Tra la data di pubblicazione di questo libro e oggi nel nostro paese è stata operata dagli elettori una precisa scelta politica. Questa scelta non è la mia, ma appunto per questo molti di noi sentono il dovere di mettere in guardia la parte più sensibile della classe politica oggi al potere. La mafia si poteva battere purché lo si fosse davvero voluto, dice Caselli. Oggi pare che non solo si continua a non volerlo, ma che anzi a questa malattia mortale venga concessa più ampia possibilità di metastasi. Gli esempi sono già tanti: si va dalla legge sul falso in bilancio a un sottosegretario-avvocato che voleva difendere un boss del contrabbando contro il quale lo Stato si era costituito parte civile, a un ministro al quale scappa di dire che con la mafia bisogna convivere. E meno male che non ha detto connivere. Non c’è tanto da meravigliarsi: dalla mie parti un vecchio detto afferma che "u pisci feti sempri di la testa", il pesce comincia a puzzare dalla testa. Sì, ci saranno ancora leggi contro la mafia, ma generiche e formali, scritte con l'anima e il cuore totalmente assenti. E intanto la polemica contro quello che la Procura di Palermo ha fatto in quegli anni ancora dura, quasi a volerne eliminare anche la memoria.

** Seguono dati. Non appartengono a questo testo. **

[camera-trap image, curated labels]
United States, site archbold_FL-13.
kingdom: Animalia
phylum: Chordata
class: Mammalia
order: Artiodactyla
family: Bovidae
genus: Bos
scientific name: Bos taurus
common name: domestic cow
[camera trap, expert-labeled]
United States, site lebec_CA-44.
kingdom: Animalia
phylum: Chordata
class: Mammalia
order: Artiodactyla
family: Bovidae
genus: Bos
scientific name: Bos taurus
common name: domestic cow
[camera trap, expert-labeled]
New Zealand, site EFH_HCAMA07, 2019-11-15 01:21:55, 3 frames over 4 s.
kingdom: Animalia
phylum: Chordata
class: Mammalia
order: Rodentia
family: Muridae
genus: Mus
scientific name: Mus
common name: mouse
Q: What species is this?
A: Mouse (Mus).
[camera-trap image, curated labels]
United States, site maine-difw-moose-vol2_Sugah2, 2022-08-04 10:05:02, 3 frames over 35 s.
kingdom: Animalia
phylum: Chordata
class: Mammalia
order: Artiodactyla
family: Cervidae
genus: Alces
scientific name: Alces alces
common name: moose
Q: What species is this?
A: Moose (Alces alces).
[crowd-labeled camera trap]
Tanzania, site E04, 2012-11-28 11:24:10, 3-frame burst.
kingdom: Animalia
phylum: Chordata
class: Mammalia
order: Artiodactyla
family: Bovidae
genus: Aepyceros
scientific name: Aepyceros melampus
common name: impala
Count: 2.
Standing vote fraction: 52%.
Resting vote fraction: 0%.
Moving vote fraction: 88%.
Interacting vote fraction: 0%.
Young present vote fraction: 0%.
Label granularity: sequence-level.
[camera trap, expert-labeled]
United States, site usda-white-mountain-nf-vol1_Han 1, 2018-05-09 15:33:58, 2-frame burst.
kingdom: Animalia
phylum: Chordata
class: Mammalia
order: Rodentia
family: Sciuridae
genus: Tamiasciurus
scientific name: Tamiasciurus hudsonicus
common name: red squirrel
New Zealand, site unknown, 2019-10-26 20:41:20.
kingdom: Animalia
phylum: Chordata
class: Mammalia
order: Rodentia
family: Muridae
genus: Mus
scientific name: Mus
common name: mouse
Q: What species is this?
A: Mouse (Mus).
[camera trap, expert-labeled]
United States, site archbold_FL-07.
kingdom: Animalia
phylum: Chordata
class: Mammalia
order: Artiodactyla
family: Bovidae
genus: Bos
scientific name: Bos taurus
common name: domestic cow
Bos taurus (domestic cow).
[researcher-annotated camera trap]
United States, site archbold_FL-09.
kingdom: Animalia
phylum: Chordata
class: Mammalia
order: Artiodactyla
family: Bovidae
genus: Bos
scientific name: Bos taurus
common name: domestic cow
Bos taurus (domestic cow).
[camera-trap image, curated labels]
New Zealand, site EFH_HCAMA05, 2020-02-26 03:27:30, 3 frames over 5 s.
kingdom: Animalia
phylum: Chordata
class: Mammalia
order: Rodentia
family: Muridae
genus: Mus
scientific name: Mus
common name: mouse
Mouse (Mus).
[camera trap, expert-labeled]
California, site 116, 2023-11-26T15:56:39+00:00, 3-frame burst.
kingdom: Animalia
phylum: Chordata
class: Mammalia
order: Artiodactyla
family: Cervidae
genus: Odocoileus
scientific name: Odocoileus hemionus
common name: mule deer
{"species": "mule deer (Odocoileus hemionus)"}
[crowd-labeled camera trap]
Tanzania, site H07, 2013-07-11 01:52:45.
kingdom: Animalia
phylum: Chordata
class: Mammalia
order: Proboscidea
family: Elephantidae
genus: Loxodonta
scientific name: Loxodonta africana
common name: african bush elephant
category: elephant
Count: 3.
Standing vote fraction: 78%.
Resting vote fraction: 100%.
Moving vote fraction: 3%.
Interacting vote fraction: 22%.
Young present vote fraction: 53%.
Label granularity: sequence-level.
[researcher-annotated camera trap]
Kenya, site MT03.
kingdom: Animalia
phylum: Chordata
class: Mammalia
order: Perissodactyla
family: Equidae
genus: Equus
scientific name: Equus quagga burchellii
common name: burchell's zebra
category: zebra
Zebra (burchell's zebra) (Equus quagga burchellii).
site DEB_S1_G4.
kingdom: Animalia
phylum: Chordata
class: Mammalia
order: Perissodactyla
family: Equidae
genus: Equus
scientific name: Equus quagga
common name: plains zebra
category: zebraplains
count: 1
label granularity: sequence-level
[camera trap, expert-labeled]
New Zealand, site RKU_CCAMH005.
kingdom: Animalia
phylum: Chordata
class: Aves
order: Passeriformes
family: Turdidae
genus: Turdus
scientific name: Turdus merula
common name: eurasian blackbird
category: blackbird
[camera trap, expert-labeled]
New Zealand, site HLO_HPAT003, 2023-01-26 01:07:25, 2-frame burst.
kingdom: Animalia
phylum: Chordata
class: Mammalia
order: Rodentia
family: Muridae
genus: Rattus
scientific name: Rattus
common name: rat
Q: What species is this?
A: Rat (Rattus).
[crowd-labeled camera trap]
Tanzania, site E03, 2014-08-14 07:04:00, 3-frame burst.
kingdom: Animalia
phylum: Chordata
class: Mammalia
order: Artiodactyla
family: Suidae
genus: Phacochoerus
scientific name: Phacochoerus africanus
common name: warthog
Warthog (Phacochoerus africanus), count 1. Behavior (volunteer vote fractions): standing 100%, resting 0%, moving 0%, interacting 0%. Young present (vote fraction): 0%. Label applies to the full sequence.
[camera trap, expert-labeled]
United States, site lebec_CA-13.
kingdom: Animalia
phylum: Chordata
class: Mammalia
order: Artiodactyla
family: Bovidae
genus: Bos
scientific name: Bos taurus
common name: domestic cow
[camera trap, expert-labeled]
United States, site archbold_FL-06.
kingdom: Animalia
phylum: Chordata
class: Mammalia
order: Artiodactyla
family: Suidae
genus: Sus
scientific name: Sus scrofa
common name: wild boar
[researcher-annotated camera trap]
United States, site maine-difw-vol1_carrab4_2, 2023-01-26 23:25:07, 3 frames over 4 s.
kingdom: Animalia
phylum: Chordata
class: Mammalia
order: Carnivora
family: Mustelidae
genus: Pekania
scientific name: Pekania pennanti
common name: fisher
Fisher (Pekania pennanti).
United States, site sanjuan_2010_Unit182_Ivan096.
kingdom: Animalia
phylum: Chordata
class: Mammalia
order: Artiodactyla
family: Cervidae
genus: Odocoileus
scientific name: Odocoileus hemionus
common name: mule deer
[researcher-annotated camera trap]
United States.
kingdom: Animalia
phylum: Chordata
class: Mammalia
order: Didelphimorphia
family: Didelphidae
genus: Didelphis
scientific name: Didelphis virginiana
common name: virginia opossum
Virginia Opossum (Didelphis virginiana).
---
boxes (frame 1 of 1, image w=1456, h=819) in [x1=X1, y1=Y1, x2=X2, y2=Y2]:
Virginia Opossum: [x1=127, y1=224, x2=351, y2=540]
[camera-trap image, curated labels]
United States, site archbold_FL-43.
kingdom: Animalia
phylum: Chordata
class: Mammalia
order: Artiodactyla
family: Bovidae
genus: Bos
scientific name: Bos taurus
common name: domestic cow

Subito dopo le elezioni regionali in Sicilia che rinnovavano il successo totalitario conseguito dal Polo alle politiche, il "Corriere della Sera" pubblicò un articolo di fondo dovuto a un suo novista politico. Quel voto, scriveva l'autore, rappresentava la protesta dei siciliani contro lo strapotere della Procura e contro una letteratura, la mia, faceva il mio nome e il mio cognome, che li diffamava in Italia e all'estero. Tralascio quest'ultima fantascientifica affermazione per soffermarmi sulla prima. Ancora, in Sicilia, ci si sta a leccare le ferite inferte dallo strapotere della Procura! E quindi, secondo la logica del giornalista, quel voto significa una richiesta precisa da parte della grande maggioranza dei siciliani al nuovo governo: quando finalmente l'ordine, il loro ordine tornerà a regnare a Varsavia? E uno che scrive questo ha il coraggio di affermare che sono io che diffamo la Sicilia?
In prossimità del voto, collaborai con alcune "lettere dal futuro" alla rivista "MicroMega" di Paolo Flores D'Arcais. In una di esse ipotizzai che venisse emanata una proposta di legge tendente all'adozione di un mafioso o due da parte di famiglie sane e abbienti: il quotidiano esempio avrebbe redento i mafiosi conviventi. Sono bastati solo sei mesi per farmi prendere atto che la mia ipotesi non era poi così paradossale, «con la mafia bisogna convivere», la frase è stata detta. E mi è venuta, a sentirla, una certa rabbia, avrei potuto scriverla io ma me ne mancò il coraggio, mi parve eccessiva anche in uno scritto satirico. No, per il bene del Paese nel quale sono nato e nel quale mi riconosco anche quando sbaglia, mi rifiuto di credere che questo libro di dialogo tra Caselli e Ingroia possa fermarsi a pagina 220. Continua. Deve continuare.